Поэт засыпал, просыпался и снова засыпал. Он не смог бы сказать, сколько раз это повторялось. Отряд всю ночь шёл среди одинаковых дюн. Взобравшись на дюну покрупнее, Летучий Тартарец остановился. Небо на востоке уже становилось светлее.

— Добро пожаловать в Харлин, — сказал Маннелиг, когда Мессия и его спутники оказались рядом, — Это долина реки, которую когда-то называли Фэлнайф. А когда она стала приносить золото с гор, реку прозвали Фэлалар. А теперь никак не называют, ведь и называть то некому. Фенрир поглотил и царства, и царей с их подданными. Песком засыпаны тронные залы Харлина.

— Фенрир. Это тот гигантский белый песчаный червь, за которым гоняется Ахав? — спросил Поэт.

— Значит, вы видели Капитана. Да это тот самый червь. Они уже однажды встречались. Ахав ехал по пустыне на слоне, которого проглотил, внезапно появившийся Фенрир. Капитана отбросило в сторону. Это и спасло ему жизнь. Жгучая отчаянная ярость овладела Ахавом, когда он выбрался из песчаного вихря, среди растерзанных трупов его спутников. Тогда он выхватил нож и бросился на Червя. Фенрир, уходя на глубину, молниеносным движением оставил Капитана без ноги. Стоит ли удивляться, что им овладела безумная жажда мести? Но я думаю, не только за потерянную ногу хочет отомстить Ахав. Для него Фенрир — воплощение зла, отнимающего у нас тех, кто нам дорог, и то, что нам дорого, это вообще всё зло, существующее в мире. Червь для него — светлая неуловимая сила, всё поглощающая без пощады, ведомая лишь слепой злобой. Тебе никогда не казалось, что что-то с этим миром не так? Хотелось бы жить в земном раю, но вместо этого имеется в наличие лишь юдоль страданий и бедствий. А кто в этом виноват? Люди? Чаще всего люди, но не всегда. Так, кто тогда, когда не люди? Ты не знаешь. И страдаешь от этого. Ахав знает и может бороться.

— Не является ли Сурт для Алау-султана тем же, чем для Ахава Фенрир?

— Возможно.

— Но откуда он взялся, и кто такой?

— Откуда взялся? Одни легенды говорят, что он порождён Суртом, другие — что явился с луны. Одни называют его Фенрир. Другие Айлуир. Так звали Червя Алаухан и его войны, правда, они представляли его в образе белого волка. Смерть и забвенье приносит он, появляясь из недр пустыни. Величественный белый покров опускается на всё вокруг человека, долго странствовавшего под ослепляющим солнцем. Тот же покров приносит Белый Червь. Повелителем песков зовут его. В пустыне кажется, что он таится под каждой дюной. Его считают не только вездесущим, но и бессмертным, поскольку бессмертие — это всего лишь вездесущность во времени.
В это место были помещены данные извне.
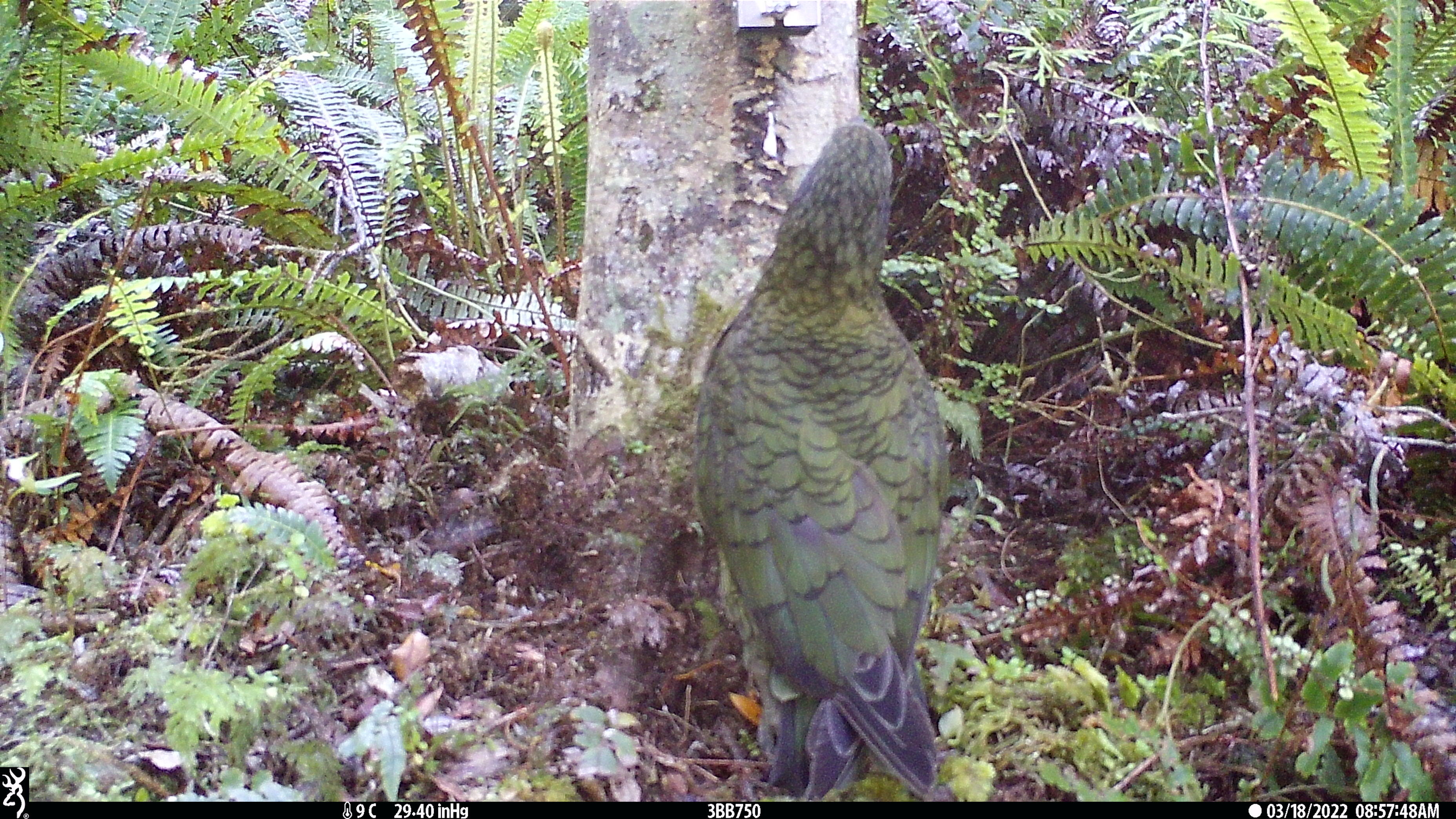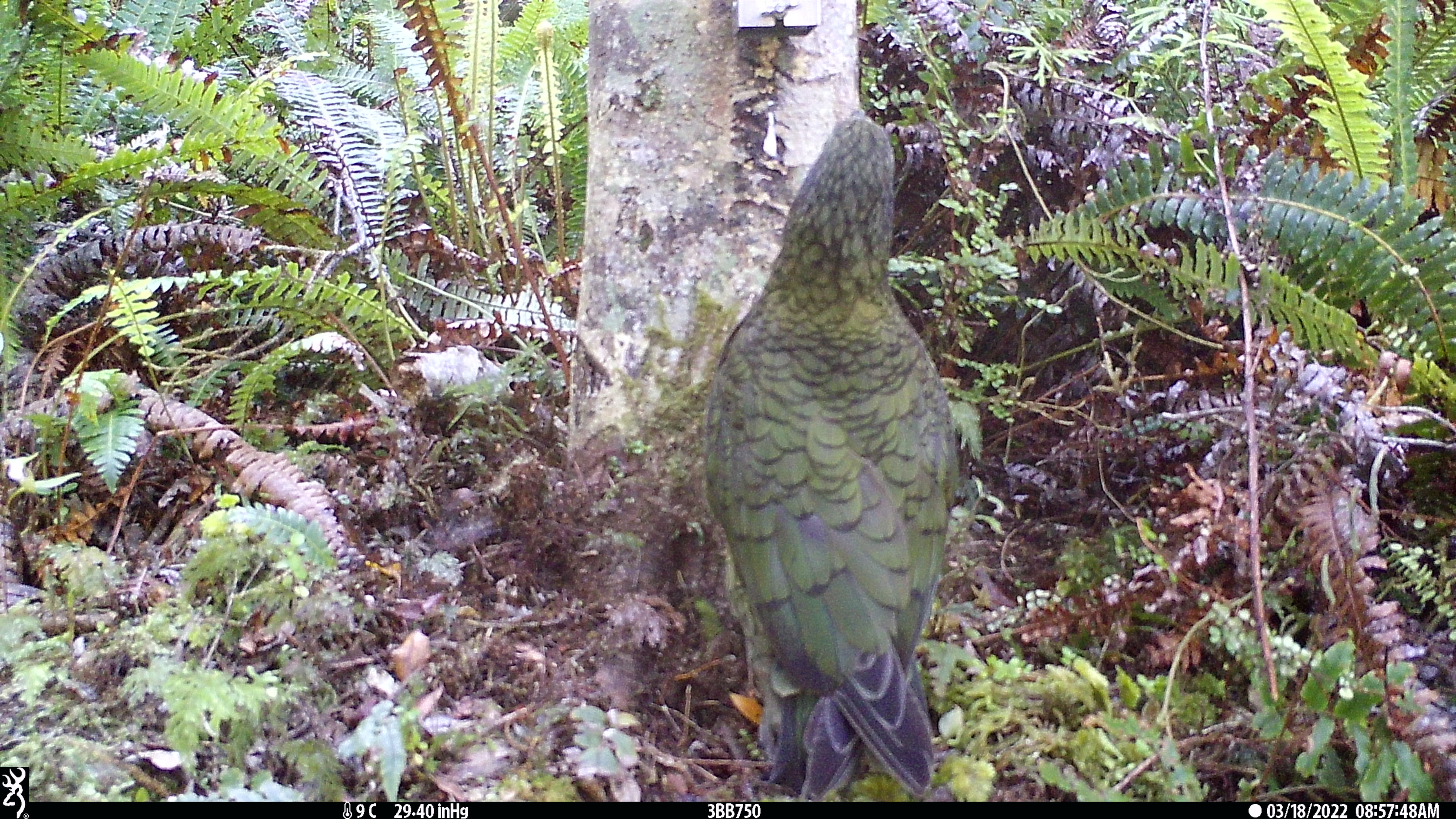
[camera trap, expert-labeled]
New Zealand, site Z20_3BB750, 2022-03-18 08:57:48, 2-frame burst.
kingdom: Animalia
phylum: Chordata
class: Aves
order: Psittaciformes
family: Strigopidae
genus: Nestor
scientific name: Nestor notabilis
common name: kea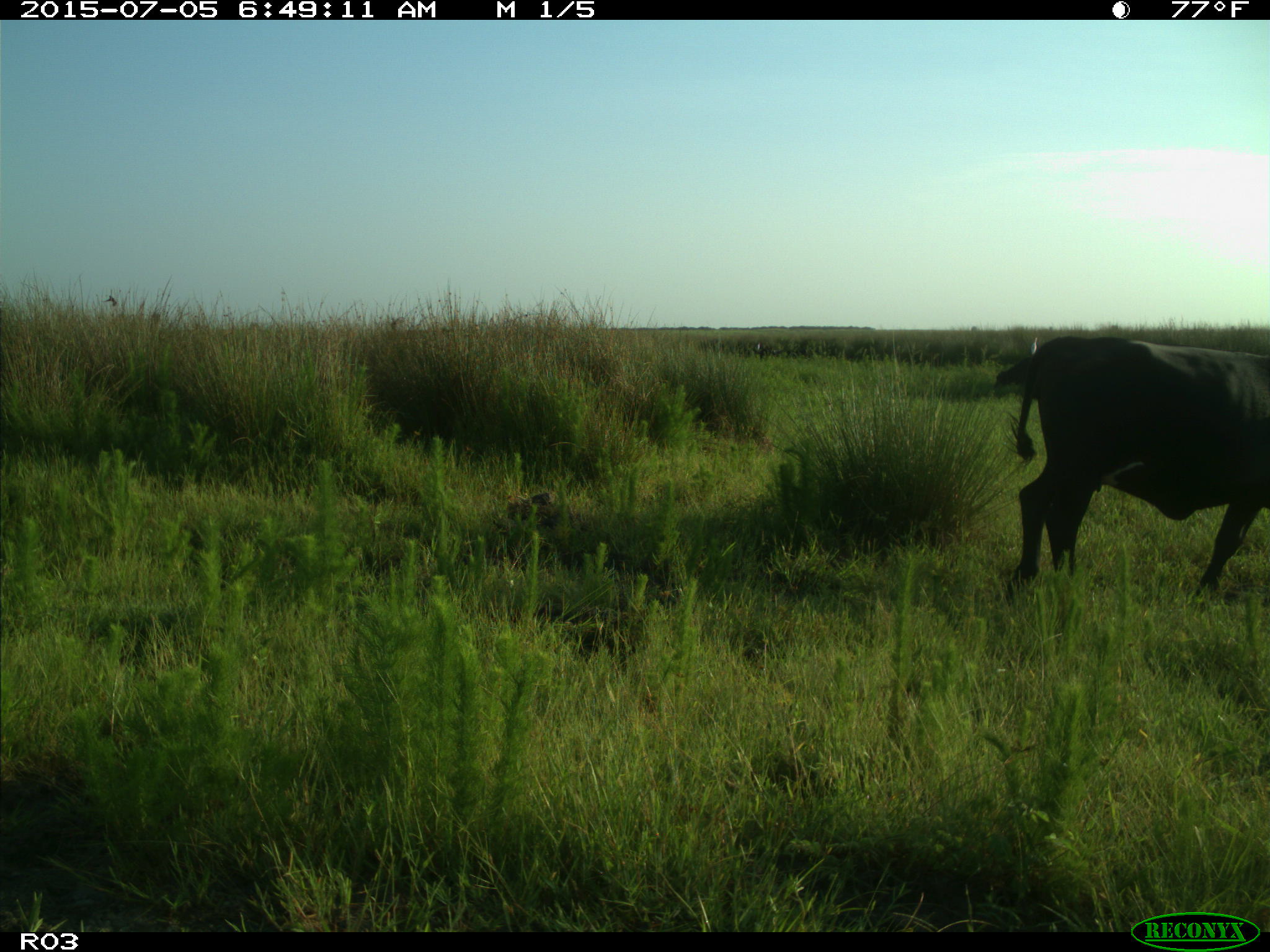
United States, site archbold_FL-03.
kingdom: Animalia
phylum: Chordata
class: Mammalia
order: Artiodactyla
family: Bovidae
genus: Bos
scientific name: Bos taurus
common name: domestic cow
— Так он ещё и повелитель времени?

— Если не само время, скользящее среди песков и поглощающее царства. Оно начинает с мелочей, с забытых песен минувших золотых вечеров, и превращается в чудовищного червя, способного пожирать целые города с многовековой историей. Не остаётся ни шелеста листьев, ни журчания воды, ни воспоминаний, ни книг, ни песен, хранящих эти воспоминания. Всё скрывают пески. Скрывают множество корон и славу их владельцев. Там, в глубине, навсегда погребены повести о деяниях владык Линалара. Пустыня уничтожила следы многих столетий.
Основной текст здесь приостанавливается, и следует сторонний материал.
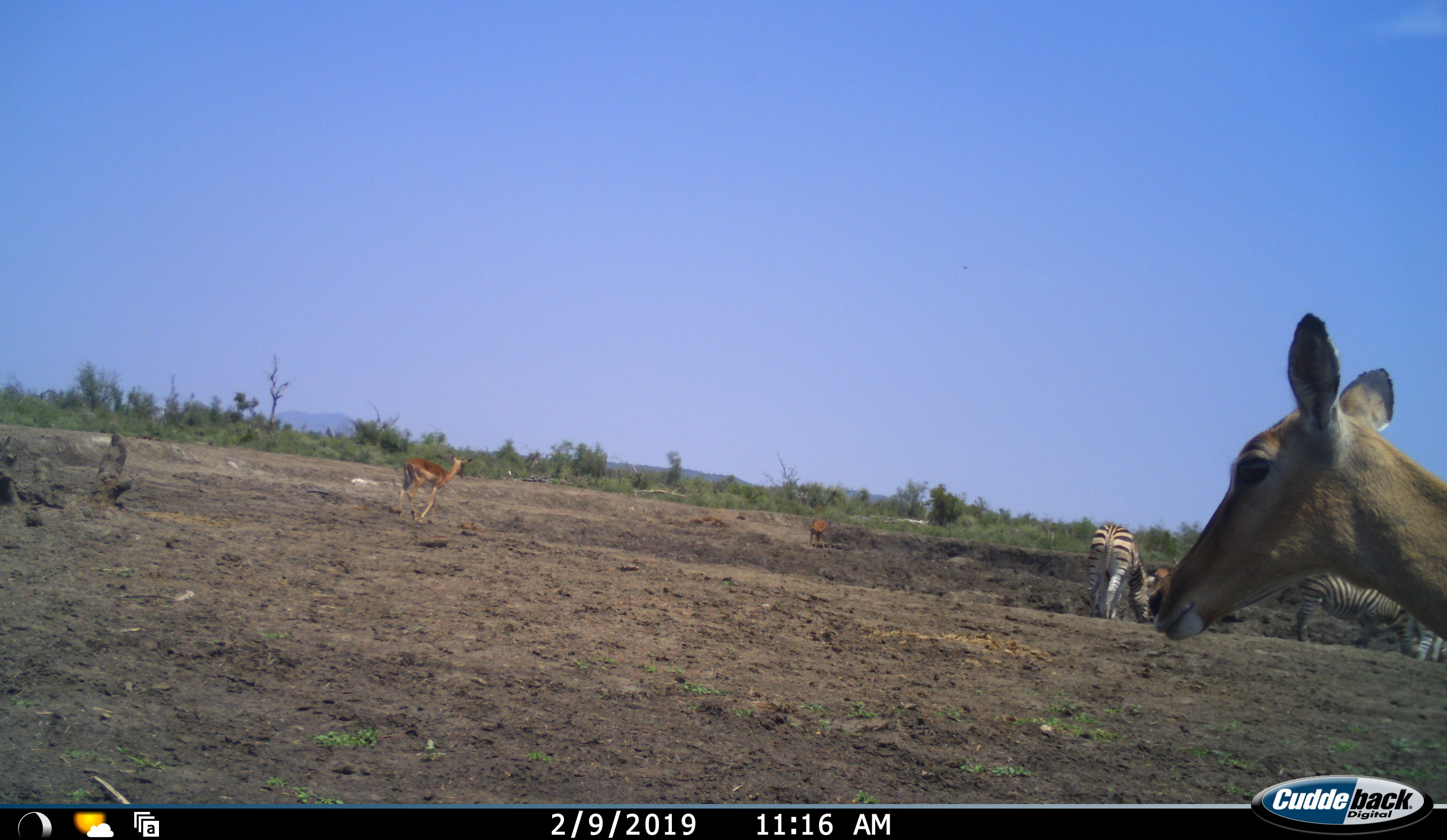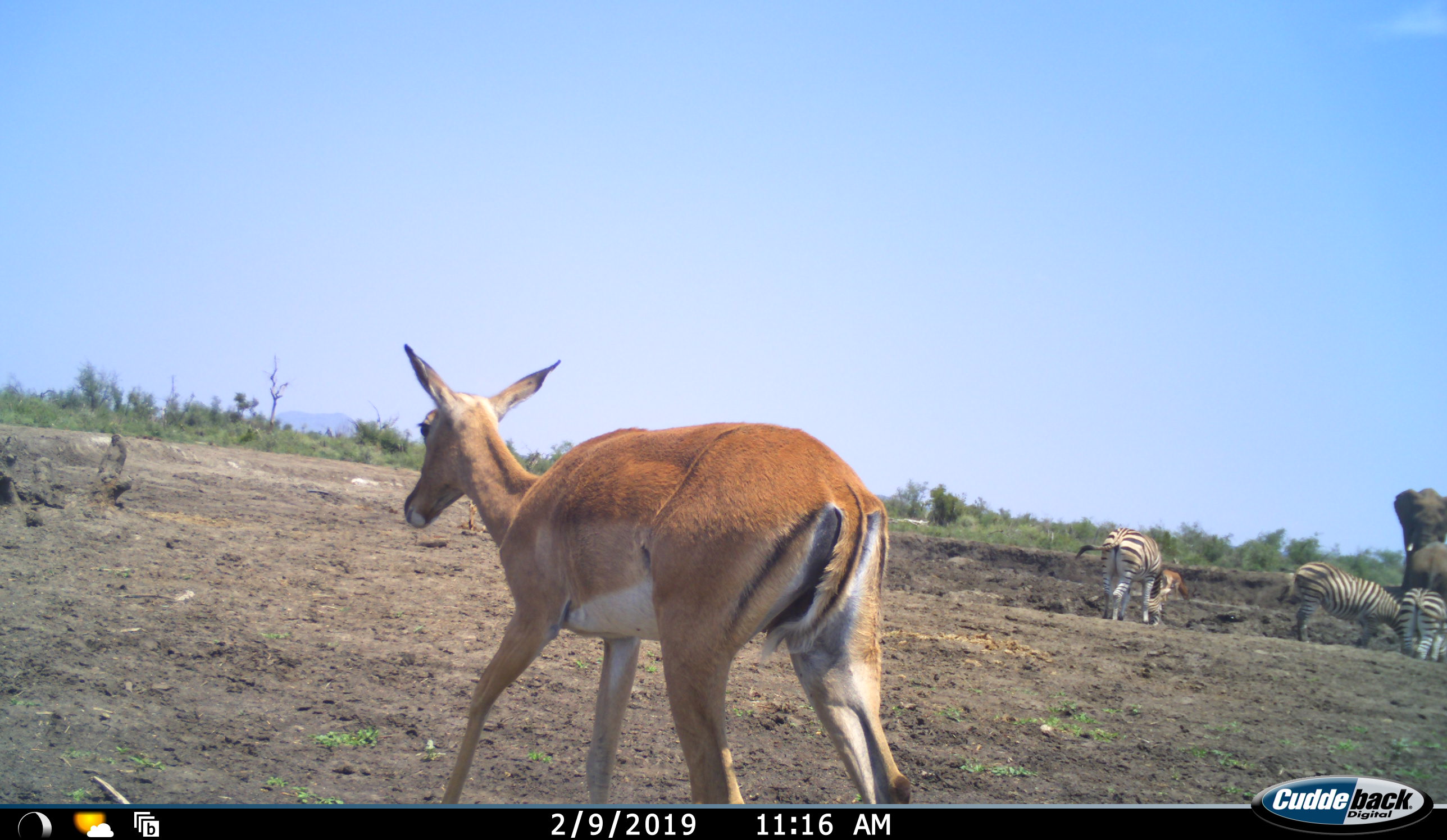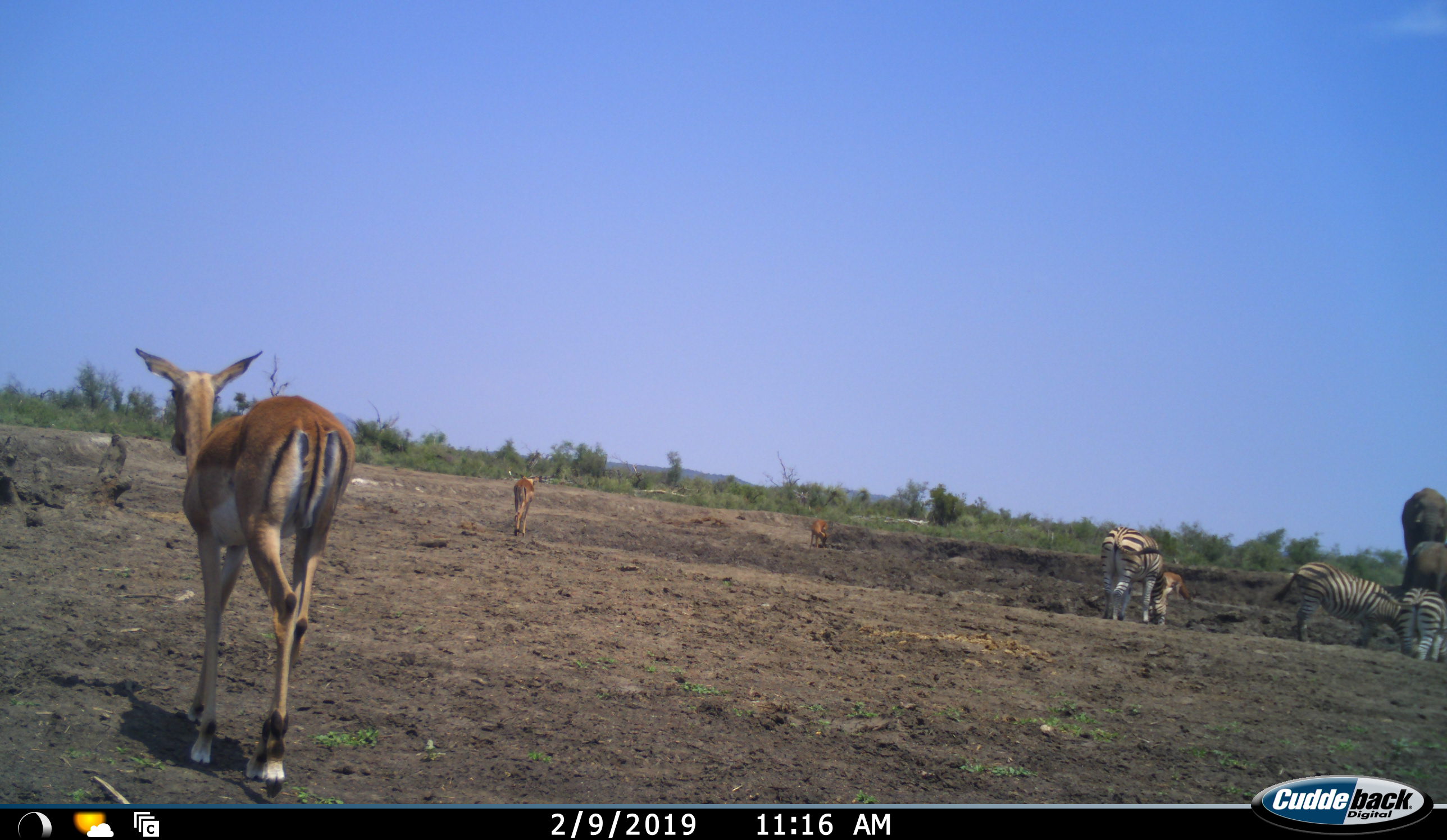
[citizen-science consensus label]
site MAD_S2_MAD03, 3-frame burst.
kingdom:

— Смотрите, там, вдали, три горы! Какие-то они уж слишком ровные!

— Это Великие Пирамиды Харлина, гробницы древних царей. Города вокруг засыпаны песком. Но ближе к реке мы сможем найти какие-нибудь руины. Там вы отдохнёте несколько часов, а потом мы продолжим путь. До Тральфамадора надо добраться, пока жажда не убила вас, приговорив меня тем самым к дальнейшим странствиям по пустыне. Ничего не имею против этого занятия, но за несколько тысячелетий немного приедается, мягко говоря.
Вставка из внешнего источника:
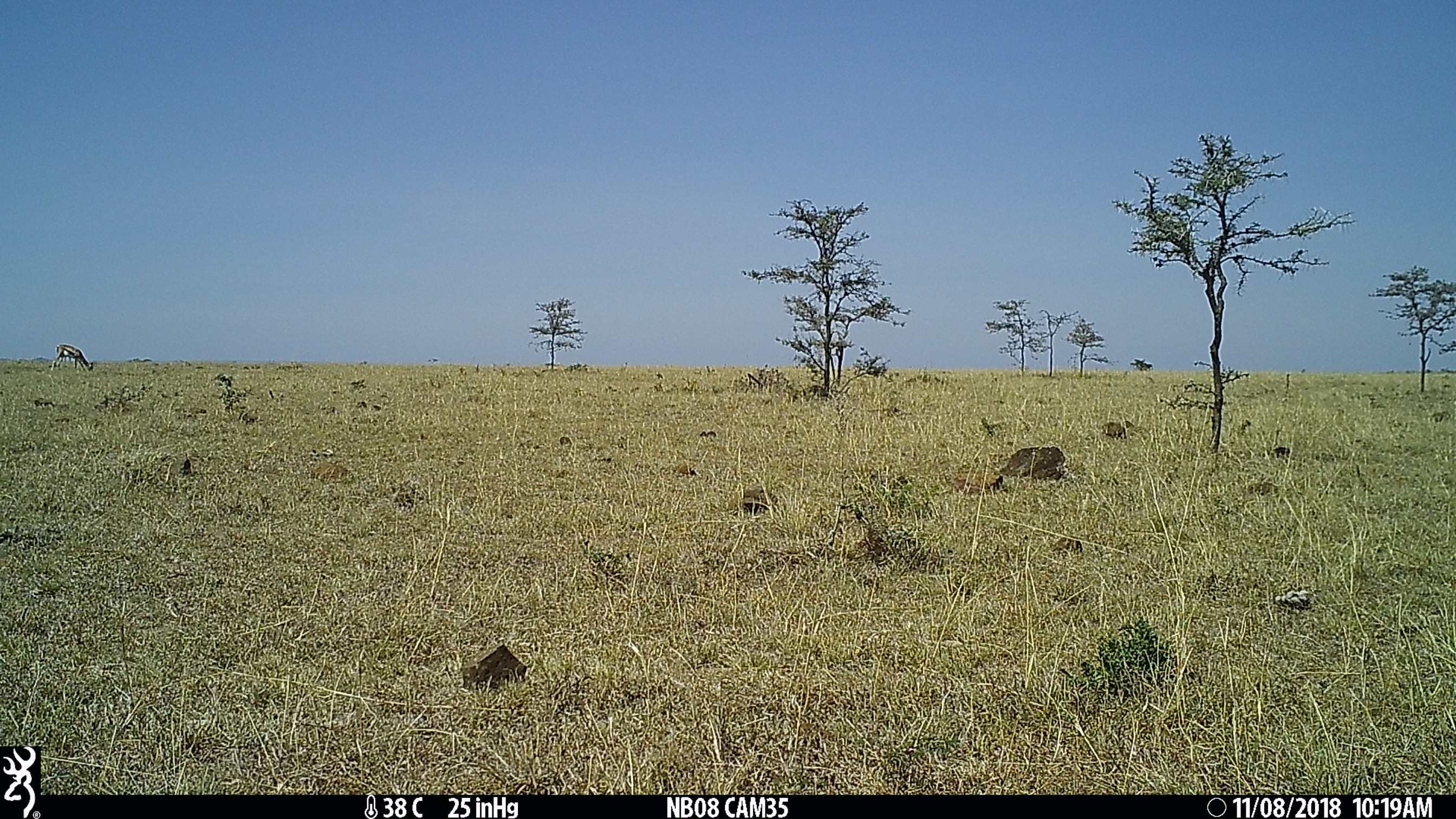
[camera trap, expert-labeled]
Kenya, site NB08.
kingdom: Animalia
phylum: Chordata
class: Mammalia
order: Artiodactyla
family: Bovidae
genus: Nanger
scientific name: Nanger granti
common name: grant's gazelle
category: gazelle grants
У самого русла высохшей реки действительно удалось отыскать какие-то древние руины. Крыши не было, но от солнца можно было укрыться в тени огромных колонн. Маннелиг сказал, что когда-то эти развалены были прекрасным храмом, который однажды поджёг какой-то гад. Когда его поймали и спросили, зачем он это сделал, поджигатель ответил, что хотел прославиться. Тогда его имя решили забыть, но, как назло, запомнили и помнили долго. Казалось, что подлец своего добился, но так только казалось. Помнили, помнили, а потом всё равно забыли. Восстанавливать храм сначала было не на что, а потом некому. Вот и остались лишь груды обломков былых изваяний, среди которых отряд отдохнул несколько часов. Поэту так и не удалось заснуть, но стоило ему сесть на верблюда, и сновидения завладели им.